- What you are asked to do
Below are entries. Copy exactly the lines running from the line that holds "CF-CBA @ CYQK" to the line that holds "Sara Off-Shoulder Top", with both ends included.
----------------------------------------
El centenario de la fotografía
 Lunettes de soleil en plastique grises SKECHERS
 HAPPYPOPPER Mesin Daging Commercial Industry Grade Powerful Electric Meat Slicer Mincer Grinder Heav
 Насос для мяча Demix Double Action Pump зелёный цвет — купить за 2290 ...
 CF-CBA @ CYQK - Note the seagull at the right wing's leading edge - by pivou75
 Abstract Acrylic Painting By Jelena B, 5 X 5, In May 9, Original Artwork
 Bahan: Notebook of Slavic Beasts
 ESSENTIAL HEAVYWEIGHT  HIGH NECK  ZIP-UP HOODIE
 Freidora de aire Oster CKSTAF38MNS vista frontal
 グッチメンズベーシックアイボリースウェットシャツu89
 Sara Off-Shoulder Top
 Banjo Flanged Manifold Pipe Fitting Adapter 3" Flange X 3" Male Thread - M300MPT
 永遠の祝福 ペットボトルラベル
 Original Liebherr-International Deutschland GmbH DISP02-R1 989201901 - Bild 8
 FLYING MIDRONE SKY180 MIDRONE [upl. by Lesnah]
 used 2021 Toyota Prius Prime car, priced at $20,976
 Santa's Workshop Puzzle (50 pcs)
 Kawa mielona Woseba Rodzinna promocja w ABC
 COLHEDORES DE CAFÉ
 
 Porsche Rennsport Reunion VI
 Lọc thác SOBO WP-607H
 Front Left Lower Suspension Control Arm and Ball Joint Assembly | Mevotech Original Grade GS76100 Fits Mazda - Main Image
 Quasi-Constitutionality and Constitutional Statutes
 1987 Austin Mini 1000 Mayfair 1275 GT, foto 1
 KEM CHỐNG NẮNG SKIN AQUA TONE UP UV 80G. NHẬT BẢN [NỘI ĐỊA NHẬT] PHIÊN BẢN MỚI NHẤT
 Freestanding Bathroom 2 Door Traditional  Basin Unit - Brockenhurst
----------------------------------------
- Result for this task
 CF-CBA @ CYQK - Note the seagull at the right wing's leading edge - by pivou75
 Abstract Acrylic Painting By Jelena B, 5 X 5, In May 9, Original Artwork
 Bahan: Notebook of Slavic Beasts
 ESSENTIAL HEAVYWEIGHT  HIGH NECK  ZIP-UP HOODIE
 Freidora de aire Oster CKSTAF38MNS vista frontal
 グッチメンズベーシックアイボリースウェットシャツu89
 Sara Off-Shoulder Top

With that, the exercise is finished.